Collected data entries
# # # # #

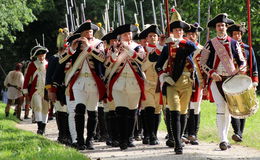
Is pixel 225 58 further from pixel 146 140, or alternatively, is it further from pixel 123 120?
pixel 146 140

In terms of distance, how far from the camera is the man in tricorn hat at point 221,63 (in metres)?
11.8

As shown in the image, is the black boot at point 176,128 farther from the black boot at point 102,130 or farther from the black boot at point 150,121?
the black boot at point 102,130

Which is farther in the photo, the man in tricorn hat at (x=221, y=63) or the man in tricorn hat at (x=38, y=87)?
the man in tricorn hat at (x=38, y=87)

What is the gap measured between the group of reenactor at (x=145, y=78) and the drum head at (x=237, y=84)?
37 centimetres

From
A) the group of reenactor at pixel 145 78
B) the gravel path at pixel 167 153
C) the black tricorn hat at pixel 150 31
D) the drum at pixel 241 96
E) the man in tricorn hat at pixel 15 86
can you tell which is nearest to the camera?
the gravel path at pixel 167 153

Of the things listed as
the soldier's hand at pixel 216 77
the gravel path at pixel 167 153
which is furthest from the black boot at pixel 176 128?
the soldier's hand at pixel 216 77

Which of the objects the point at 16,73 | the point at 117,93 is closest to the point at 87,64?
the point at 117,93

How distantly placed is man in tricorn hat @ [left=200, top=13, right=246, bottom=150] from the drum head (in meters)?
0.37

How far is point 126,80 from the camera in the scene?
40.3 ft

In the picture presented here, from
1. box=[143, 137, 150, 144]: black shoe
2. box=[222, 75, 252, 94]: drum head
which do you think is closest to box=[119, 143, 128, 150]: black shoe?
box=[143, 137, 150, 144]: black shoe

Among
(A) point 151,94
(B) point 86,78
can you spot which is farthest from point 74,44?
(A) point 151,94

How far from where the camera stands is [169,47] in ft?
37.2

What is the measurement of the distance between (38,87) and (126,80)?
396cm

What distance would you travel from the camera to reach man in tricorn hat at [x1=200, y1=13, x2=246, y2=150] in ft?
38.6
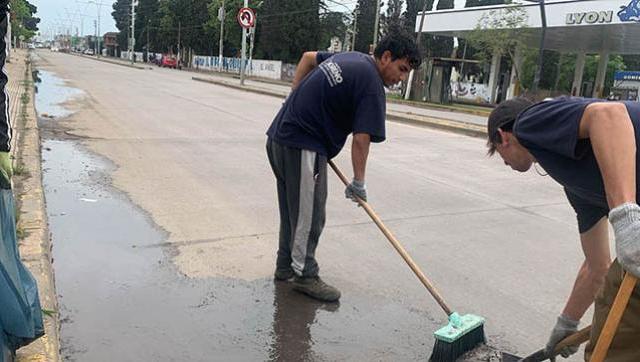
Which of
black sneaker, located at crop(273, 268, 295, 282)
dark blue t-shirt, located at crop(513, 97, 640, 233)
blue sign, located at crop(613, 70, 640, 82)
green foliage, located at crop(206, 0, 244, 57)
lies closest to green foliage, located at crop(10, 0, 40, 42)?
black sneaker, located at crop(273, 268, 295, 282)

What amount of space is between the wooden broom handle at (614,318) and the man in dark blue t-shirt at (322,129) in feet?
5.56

# # # # #

* [PROMPT]: The listing above must be printed again exactly, minus its pictures.

* [TASK ANSWER]:
Is pixel 225 58 further from pixel 146 140, or alternatively, is it further from pixel 123 120?
pixel 146 140

In terms of distance, how far from the camera is the man in tricorn hat at point 221,63 (in metres)?
11.8

As shown in the image, is the black boot at point 176,128 farther from the black boot at point 102,130 or farther from the black boot at point 150,121?
the black boot at point 102,130

Which is farther in the photo, the man in tricorn hat at (x=221, y=63) or the man in tricorn hat at (x=38, y=87)?
the man in tricorn hat at (x=38, y=87)

What is the gap measured between the group of reenactor at (x=145, y=78) and the drum head at (x=237, y=84)?
37 centimetres

From
A) the group of reenactor at pixel 145 78
B) the gravel path at pixel 167 153
C) the black tricorn hat at pixel 150 31
D) the drum at pixel 241 96
E) the man in tricorn hat at pixel 15 86
can you tell which is nearest to the camera?
the gravel path at pixel 167 153

Of the things listed as
the soldier's hand at pixel 216 77
the gravel path at pixel 167 153
which is furthest from the black boot at pixel 176 128?
the soldier's hand at pixel 216 77

Which of the objects the point at 16,73 | the point at 117,93 is closest to the point at 87,64?
the point at 117,93

How distantly placed is man in tricorn hat @ [left=200, top=13, right=246, bottom=150] from the drum head (in meters)?
0.37

How far is point 126,80 from the camera in the scene?
40.3 ft

In the picture presented here, from
1. box=[143, 137, 150, 144]: black shoe
2. box=[222, 75, 252, 94]: drum head
which do you think is closest to box=[119, 143, 128, 150]: black shoe?
box=[143, 137, 150, 144]: black shoe

Among
(A) point 151,94
(B) point 86,78
can you spot which is farthest from point 74,44?
(A) point 151,94

How far from where the camera stands is [169,47] in ft?
37.2

What is the measurement of the distance between (38,87) and (126,80)?
396cm

What distance would you travel from the camera to reach man in tricorn hat at [x1=200, y1=13, x2=246, y2=150] in ft?
38.6
Which of
black sneaker, located at crop(273, 268, 295, 282)
dark blue t-shirt, located at crop(513, 97, 640, 233)
blue sign, located at crop(613, 70, 640, 82)
green foliage, located at crop(206, 0, 244, 57)
lies closest to green foliage, located at crop(10, 0, 40, 42)?
black sneaker, located at crop(273, 268, 295, 282)

What amount of space is between the wooden broom handle at (614,318) and the man in dark blue t-shirt at (322,129) in feet?
5.56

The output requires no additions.